Giovanni Maria morì a Sassuolo il 23 gennaio 1791, ma già nel 1785 lasciò la fiorente e prosperosa fabbrica in mano al figlio Giovanni che incrementò la produzione, mantenendo le caratteristiche dei manufatti paterni, superavano i precedenti in qualità.
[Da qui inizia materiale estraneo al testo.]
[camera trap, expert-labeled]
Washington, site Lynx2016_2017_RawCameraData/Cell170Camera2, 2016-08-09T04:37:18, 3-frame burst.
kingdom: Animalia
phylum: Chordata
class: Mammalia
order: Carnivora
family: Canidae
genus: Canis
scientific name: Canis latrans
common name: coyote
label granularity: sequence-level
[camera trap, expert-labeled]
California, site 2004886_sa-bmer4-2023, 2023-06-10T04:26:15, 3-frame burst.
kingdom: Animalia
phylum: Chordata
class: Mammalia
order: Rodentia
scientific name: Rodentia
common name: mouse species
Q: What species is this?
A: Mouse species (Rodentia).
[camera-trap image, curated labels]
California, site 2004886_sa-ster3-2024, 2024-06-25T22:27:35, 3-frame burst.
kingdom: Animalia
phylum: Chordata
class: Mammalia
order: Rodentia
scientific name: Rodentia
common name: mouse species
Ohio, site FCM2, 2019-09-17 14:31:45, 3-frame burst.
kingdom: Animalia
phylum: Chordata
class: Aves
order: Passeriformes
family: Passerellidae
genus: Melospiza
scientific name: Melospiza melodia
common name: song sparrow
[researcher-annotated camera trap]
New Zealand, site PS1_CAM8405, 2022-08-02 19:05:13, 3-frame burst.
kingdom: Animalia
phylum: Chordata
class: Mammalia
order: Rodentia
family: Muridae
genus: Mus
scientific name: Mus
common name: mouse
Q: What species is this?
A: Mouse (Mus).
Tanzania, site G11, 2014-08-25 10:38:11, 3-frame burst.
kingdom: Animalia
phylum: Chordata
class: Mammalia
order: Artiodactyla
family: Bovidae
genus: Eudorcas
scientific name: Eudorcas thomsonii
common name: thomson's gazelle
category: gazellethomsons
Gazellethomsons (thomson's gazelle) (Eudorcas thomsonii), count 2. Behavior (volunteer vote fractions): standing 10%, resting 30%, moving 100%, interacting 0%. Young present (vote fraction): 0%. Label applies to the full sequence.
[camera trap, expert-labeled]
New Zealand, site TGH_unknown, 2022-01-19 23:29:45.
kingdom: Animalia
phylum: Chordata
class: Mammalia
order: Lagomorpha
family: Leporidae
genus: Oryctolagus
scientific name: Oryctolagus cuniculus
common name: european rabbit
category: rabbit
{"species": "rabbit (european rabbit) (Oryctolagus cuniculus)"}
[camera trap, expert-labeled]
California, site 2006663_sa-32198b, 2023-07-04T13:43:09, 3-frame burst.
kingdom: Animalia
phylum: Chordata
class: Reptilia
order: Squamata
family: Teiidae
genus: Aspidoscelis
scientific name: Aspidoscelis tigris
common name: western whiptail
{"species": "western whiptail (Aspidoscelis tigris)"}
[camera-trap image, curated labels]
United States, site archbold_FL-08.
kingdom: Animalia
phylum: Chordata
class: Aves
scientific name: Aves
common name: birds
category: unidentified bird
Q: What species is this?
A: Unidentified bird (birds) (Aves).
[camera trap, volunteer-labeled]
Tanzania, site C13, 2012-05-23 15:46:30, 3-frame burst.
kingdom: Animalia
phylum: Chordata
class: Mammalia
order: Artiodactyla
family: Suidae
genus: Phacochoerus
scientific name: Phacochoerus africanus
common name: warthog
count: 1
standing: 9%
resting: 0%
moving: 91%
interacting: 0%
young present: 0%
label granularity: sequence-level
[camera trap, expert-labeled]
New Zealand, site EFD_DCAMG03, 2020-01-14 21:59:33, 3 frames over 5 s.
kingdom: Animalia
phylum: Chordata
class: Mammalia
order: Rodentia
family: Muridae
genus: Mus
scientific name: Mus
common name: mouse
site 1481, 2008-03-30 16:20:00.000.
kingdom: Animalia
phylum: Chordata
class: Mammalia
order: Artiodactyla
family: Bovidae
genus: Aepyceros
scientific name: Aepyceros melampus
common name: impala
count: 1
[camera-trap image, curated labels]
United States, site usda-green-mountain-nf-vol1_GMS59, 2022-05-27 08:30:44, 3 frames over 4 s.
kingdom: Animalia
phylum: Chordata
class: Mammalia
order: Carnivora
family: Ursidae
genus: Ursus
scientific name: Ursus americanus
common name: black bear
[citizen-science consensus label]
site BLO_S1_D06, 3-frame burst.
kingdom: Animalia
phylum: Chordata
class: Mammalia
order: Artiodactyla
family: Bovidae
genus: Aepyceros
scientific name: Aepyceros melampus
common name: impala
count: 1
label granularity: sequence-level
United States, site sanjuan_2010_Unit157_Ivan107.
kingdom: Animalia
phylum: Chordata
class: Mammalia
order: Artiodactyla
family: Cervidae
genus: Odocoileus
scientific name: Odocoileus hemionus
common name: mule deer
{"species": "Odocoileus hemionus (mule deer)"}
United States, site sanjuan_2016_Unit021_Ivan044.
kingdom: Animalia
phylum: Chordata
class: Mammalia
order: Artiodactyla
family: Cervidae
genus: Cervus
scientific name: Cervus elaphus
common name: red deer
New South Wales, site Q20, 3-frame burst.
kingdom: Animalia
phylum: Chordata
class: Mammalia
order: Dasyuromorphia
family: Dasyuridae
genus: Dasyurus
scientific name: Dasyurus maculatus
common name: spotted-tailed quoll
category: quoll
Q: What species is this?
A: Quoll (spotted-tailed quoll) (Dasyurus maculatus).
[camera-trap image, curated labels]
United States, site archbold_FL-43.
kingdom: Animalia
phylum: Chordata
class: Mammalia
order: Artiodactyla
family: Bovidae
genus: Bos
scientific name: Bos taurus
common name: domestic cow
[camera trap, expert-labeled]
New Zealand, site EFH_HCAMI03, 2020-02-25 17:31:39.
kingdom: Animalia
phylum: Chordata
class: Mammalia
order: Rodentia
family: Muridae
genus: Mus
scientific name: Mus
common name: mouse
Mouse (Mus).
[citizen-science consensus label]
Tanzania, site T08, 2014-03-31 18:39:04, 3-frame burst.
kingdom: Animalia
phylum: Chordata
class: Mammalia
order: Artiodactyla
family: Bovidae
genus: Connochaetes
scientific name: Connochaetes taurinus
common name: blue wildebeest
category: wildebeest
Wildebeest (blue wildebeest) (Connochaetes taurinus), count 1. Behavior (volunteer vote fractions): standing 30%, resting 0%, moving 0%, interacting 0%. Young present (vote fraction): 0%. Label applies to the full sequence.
Ma il 1° febbraio 1791 venne seccamente revocato il divieto d'importare ceramiche, divieto che aveva costituito l'ossigeno per la fabbrica. Inoltre i privilegi dei Dallari non erano mai stati estesi alla mezzamaiolica e si stava assistendo ad un vero e proprio fiorire di nuove industrie locali. Giovanni, per cercare di arginare i guai econonùci derivanti dalla nuova situazione, si decise ad affittare la fabbrica per un decennio dal 10 aprile 1794, pur mantenendone la conduzione, ma le alterne vicende politico-militari che seguirono ne fecero un fuggiasco, perseguitato per le sue idee politiche repubblicane.
Morì il 17 agosto 1805 lasciando eredi della fabbrica i figli Onorio, Costanzo, Odoardo. La manifattura finì poi in mano ai Rubbiani nel 1854.
La produzione di Giovanni Maria si confonde, se non marcata (sul verso con la scritta per intero D. Sassuolo o con le iniziali D. S. impresse a crudo), con quella degli altri centri ceramici dai quali l'abile imprenditore aveva fatto arrivare le maestranze. Vi si ritrovano motivi decorativi lodigiani, o romagnoli, o veneti, a volte isolati. a volte mescolati in un unico pezzo. Tuttavia non mancano le caratteristiche particolari, quali certe forme abborchiate dei piatti e il grosso spessore perlaceo dello smalto che riveste i pezzi. Si predilessero motivi di paesaggi, fiori e ornati anche plastici e venne molto usata la decorazione azzurra su fondo bianco.